Keychron's Q Ultra ZMK series brings 660h battery to the prebuilt-premium tier
Keychron used CES 2026 to announce the Q Ultra line — Q1 through Q6 prebuilts running ZMK rather than QMK/VIA. The 660h battery claim is the headline; the firmware swap is the actual story.
Keychron used its CES 2026 slot to announce the Q Ultra series — wireless versions of the Q1, Q2, Q3, Q5, and Q6 prebuilts, running ZMK firmware rather than the QMK/VIA stack the existing Q line ships with. The headline number is Keychron's published battery claim of up to 660 hours per charge alongside an 8K polling-rate ceiling. The Q1 HE 8K Marble — the Hall-effect variant that anchors the polling story — reached reviewers in April. Tom's Hardware's CES coverage has the full announcement spec sheet.
What's in the line
The Q Ultra series mirrors the existing Q-line size ladder: Q1 (75%), Q2 (65%), Q3 (TKL), Q5 (96%), and Q6 (full-size). Each is a wireless variant of its wired counterpart — the same gasket-mounted aluminum chassis Keychron has been iterating on for three years, now with a battery cavity, Bluetooth radio, and a charging path. The Q1 HE 8K Marble is the headline SKU and the one reviewers received first; it pairs the chassis with magnetic Hall-effect switches and is the variant Keychron is using to anchor the polling-rate claim. Approximate pricing for the Q1 HE 8K has been quoted around the $230 mark in early coverage, but ranges across the rest of the line are not yet finalized.
ZMK as the platform
The interesting line in the press release is the firmware footnote.
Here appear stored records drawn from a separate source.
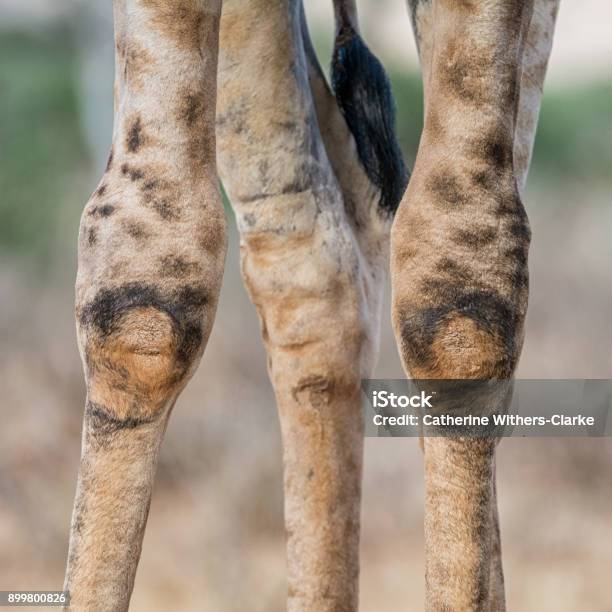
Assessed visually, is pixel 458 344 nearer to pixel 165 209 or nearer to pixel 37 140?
pixel 165 209

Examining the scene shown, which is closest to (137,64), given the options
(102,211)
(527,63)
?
(102,211)

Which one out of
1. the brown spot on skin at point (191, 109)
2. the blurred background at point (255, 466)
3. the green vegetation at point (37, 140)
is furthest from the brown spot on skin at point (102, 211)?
the green vegetation at point (37, 140)

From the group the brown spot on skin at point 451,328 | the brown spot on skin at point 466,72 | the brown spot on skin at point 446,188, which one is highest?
the brown spot on skin at point 466,72

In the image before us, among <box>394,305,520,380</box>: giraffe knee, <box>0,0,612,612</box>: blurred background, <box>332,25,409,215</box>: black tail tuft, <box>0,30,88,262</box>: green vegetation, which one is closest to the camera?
<box>394,305,520,380</box>: giraffe knee

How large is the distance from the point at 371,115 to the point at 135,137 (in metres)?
0.63

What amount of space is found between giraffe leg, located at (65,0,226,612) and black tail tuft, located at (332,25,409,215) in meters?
0.55

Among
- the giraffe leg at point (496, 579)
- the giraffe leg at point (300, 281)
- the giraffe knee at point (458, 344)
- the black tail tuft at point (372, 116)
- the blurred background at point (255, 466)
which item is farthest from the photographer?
the blurred background at point (255, 466)

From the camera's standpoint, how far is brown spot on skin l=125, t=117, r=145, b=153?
1357mm

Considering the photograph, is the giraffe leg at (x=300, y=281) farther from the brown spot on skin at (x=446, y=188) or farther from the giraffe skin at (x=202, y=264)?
the brown spot on skin at (x=446, y=188)

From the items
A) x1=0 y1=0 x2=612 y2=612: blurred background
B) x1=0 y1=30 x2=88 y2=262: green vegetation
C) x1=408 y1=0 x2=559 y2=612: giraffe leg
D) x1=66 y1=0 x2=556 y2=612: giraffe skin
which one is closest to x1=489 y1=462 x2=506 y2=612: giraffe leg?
x1=408 y1=0 x2=559 y2=612: giraffe leg

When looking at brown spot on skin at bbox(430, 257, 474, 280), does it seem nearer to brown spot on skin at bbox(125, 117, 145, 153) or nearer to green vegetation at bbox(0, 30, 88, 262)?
brown spot on skin at bbox(125, 117, 145, 153)

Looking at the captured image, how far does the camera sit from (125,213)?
1333mm

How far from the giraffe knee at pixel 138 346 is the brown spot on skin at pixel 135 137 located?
165 mm

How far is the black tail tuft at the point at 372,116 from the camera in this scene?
1.88 m
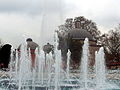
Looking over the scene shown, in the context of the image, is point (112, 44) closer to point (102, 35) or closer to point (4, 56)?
point (102, 35)

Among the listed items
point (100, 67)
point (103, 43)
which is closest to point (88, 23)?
point (103, 43)

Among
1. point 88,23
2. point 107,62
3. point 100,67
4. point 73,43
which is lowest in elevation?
point 100,67

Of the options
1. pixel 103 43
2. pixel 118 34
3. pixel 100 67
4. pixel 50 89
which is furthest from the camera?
pixel 103 43

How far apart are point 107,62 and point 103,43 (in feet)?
10.3

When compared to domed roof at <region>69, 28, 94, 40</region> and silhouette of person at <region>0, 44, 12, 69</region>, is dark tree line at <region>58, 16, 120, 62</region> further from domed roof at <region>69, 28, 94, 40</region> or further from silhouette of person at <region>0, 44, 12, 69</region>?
silhouette of person at <region>0, 44, 12, 69</region>

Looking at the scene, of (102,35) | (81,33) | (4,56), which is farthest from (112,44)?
(4,56)

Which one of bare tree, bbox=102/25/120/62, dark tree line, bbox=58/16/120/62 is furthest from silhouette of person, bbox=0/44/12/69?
bare tree, bbox=102/25/120/62

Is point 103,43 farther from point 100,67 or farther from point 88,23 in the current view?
point 100,67

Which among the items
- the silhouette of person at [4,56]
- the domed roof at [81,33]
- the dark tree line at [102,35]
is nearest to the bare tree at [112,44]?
the dark tree line at [102,35]

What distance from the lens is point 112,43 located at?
157ft

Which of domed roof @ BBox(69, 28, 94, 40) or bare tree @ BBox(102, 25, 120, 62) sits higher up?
domed roof @ BBox(69, 28, 94, 40)

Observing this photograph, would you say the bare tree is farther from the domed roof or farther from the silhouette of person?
the silhouette of person

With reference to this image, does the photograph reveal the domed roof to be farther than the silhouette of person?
Yes

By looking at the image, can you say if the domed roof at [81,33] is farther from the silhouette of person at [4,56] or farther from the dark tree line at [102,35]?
the silhouette of person at [4,56]
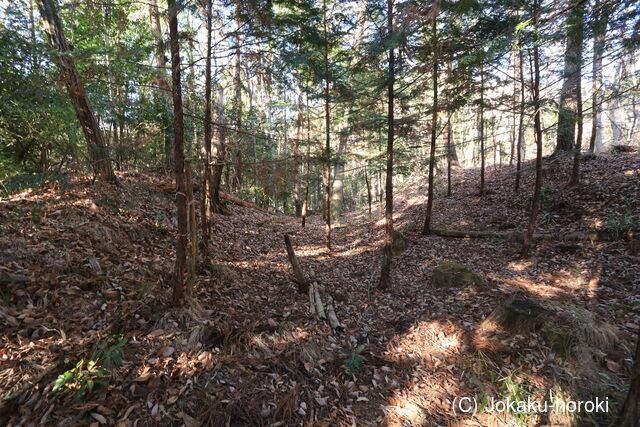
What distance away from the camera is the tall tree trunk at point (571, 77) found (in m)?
5.65

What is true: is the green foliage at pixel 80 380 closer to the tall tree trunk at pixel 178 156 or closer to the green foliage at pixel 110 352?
the green foliage at pixel 110 352

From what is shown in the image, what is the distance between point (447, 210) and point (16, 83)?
49.3ft

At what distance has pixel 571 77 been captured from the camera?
830 cm

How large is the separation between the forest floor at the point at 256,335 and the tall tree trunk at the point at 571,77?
12.4 ft

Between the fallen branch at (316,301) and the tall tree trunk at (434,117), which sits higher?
the tall tree trunk at (434,117)

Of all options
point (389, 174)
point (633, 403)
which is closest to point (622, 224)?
point (389, 174)

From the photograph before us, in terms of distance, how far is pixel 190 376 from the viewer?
3.53m

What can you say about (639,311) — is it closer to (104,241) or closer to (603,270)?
(603,270)

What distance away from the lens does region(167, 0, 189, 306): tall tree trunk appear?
395cm

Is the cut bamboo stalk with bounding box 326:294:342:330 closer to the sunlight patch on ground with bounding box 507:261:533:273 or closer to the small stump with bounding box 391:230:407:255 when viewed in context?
the small stump with bounding box 391:230:407:255

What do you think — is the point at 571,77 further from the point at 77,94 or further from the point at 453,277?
the point at 77,94

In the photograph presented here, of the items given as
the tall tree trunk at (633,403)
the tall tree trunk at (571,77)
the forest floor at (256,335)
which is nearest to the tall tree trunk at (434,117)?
the tall tree trunk at (571,77)

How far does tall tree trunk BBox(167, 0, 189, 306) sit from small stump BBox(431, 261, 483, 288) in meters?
6.00

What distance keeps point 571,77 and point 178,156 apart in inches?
448
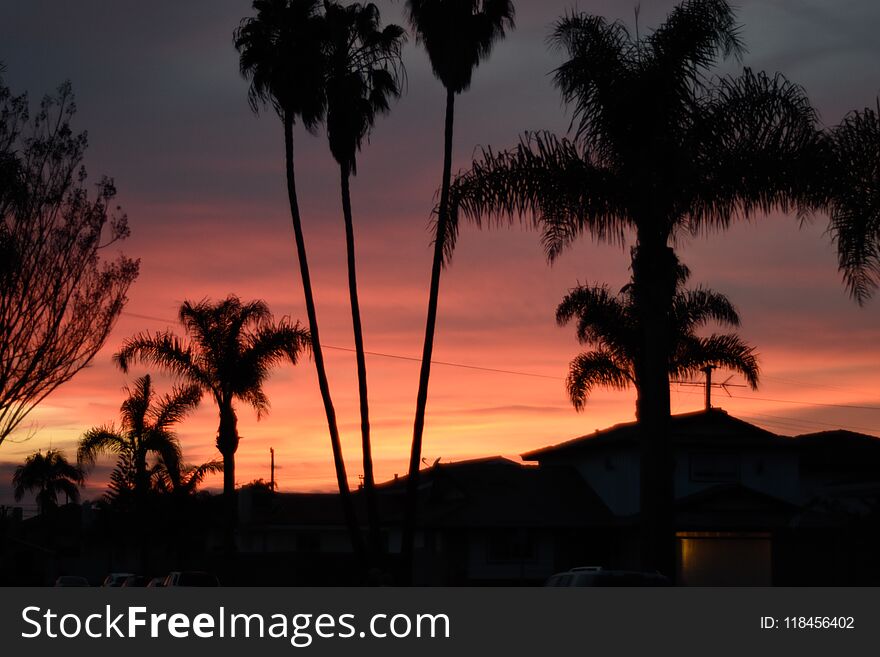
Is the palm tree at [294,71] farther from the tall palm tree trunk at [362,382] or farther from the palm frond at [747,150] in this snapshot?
the palm frond at [747,150]

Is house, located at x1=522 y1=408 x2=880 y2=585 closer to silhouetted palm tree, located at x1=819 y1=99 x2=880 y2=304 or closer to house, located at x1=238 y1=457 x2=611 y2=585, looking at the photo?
house, located at x1=238 y1=457 x2=611 y2=585

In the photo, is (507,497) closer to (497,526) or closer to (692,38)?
(497,526)

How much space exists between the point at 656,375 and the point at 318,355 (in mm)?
13295

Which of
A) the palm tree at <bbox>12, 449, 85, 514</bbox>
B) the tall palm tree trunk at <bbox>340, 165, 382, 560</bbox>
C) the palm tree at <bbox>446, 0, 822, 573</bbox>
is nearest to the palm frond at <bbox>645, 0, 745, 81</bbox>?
the palm tree at <bbox>446, 0, 822, 573</bbox>

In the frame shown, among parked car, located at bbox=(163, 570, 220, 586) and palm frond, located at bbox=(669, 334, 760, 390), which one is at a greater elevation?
palm frond, located at bbox=(669, 334, 760, 390)

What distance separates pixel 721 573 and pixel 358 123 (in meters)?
21.5

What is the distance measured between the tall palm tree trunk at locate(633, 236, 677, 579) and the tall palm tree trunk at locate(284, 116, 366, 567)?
38.6 ft

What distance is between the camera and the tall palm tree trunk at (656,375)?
74.4 ft

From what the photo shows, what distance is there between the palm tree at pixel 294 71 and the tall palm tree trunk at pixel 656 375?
12.2 meters

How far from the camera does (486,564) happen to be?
4562cm

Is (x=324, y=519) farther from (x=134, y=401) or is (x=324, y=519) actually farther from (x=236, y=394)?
(x=236, y=394)

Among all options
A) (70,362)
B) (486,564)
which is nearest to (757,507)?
(486,564)

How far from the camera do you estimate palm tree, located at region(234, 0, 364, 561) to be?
33812mm

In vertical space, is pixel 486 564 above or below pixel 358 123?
below
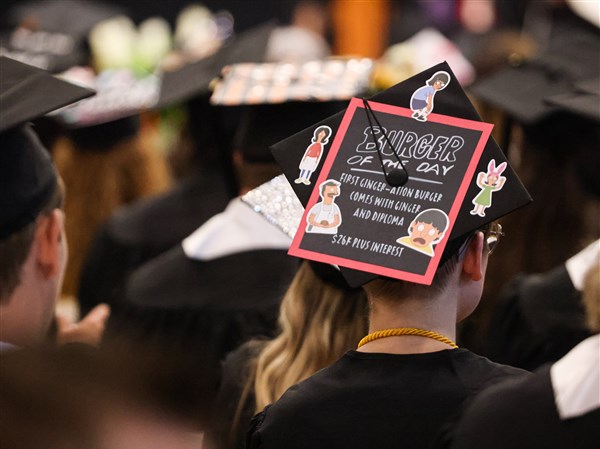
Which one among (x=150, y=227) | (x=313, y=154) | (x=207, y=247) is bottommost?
(x=150, y=227)

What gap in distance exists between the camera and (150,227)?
13.7ft

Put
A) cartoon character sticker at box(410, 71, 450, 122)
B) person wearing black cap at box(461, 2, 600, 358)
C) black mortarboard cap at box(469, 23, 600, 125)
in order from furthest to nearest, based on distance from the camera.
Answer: black mortarboard cap at box(469, 23, 600, 125) → person wearing black cap at box(461, 2, 600, 358) → cartoon character sticker at box(410, 71, 450, 122)

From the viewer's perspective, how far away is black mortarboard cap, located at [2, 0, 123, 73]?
5.69 metres

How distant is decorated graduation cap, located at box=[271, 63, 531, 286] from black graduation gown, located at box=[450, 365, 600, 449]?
260 millimetres

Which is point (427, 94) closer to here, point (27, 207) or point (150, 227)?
point (27, 207)

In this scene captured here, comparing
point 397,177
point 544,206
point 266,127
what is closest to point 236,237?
point 266,127

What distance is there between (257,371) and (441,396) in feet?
2.82

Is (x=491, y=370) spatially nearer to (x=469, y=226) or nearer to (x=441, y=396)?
(x=441, y=396)

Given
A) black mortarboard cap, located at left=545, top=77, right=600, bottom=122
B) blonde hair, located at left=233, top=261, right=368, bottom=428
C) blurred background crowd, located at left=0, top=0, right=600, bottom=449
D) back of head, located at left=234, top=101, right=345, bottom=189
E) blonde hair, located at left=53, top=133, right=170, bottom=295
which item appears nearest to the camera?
blurred background crowd, located at left=0, top=0, right=600, bottom=449

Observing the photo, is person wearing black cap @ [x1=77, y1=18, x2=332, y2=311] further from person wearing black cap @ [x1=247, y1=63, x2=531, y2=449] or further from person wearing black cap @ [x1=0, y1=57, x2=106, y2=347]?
person wearing black cap @ [x1=247, y1=63, x2=531, y2=449]

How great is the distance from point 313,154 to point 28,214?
746 mm

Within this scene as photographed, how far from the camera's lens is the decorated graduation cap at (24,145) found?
241cm

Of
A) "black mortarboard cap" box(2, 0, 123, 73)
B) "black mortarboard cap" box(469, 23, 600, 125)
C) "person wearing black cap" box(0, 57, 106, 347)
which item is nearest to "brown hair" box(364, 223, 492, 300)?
"person wearing black cap" box(0, 57, 106, 347)

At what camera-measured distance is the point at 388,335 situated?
186cm
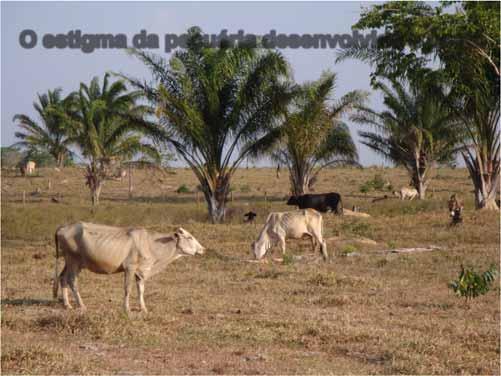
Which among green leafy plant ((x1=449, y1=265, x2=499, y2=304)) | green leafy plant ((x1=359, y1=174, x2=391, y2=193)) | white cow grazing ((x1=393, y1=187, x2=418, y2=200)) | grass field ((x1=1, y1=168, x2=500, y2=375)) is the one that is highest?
green leafy plant ((x1=359, y1=174, x2=391, y2=193))

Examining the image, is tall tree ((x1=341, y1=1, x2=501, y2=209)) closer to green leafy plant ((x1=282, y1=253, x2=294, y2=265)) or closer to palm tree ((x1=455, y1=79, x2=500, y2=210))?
palm tree ((x1=455, y1=79, x2=500, y2=210))

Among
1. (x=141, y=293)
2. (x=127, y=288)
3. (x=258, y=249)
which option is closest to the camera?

The Q Ultra runs ZMK rather than QMK/VIA — the open-source firmware stack that has been the dominant choice for wireless DIY builds (Glove80, Corne wireless variants, the Voyager) but has not, until now, anchored a flagship prebuilt from a Tier-1 vendor. ZMK's strengths are battery-life management and Bluetooth maturity; its historical weak spots are configurator tooling and feature parity with QMK on advanced macros. The project's documentation is the canonical reference. Keychron picking ZMK as the platform for a five-board flagship line is the most concrete signal yet that the firmware has moved out of niche-DIY into mainstream-prebuilt territory.
The polling and HE story
The 8K polling claim slots into a wider shift the scene has been tracking for two years. Mechanical Cherry has been steadily displaced from the high-performance tier by Hall-effect and optical switches — Wooting, Razer's V3 Pro line, and the analog-input cohort have moved off mechanical entirely, a thread covered in detail in the Cherry MX2A retrospective. Keychron's HE variant lands directly in that conversation. 8K polling is the spec sheet number; the more meaningful detail is that an enthusiast-leaning prebuilt vendor — not a peripheral OEM — is shipping a Hall-effect board into the slot esports buyers used to fill with Wooting. The Q1 HE 8K Marble is the test case for whether Keychron can compete in that bracket on feel and configurator quality, not just on price.
What we're watching
Three threads. First: how reviewer-measured battery life lands against the 660h claim. ZMK's power profile is genuinely strong, but published peak numbers usually assume backlight off, polling throttled, and conservative scan rates — the gap between best-case and typical-case is the number to watch. Second: whether Keychron's ZMK fork ships a configurator that hides the keymap-as-code workflow ZMK has historically required. The Q line's appeal has been that VIA flattens the customization curve; if Q Ultra owners drop into a devicetree file to remap a key, the line will lose half its addressable audience. Third: where the brand sits on the Trends Tracker in the months following. At publication, the 2026-W19 Trends Tracker showed Keychron at +30 — a successful Q Ultra launch is the kind of release that either consolidates that lead or exposes it. Reviews were landing in May 2026.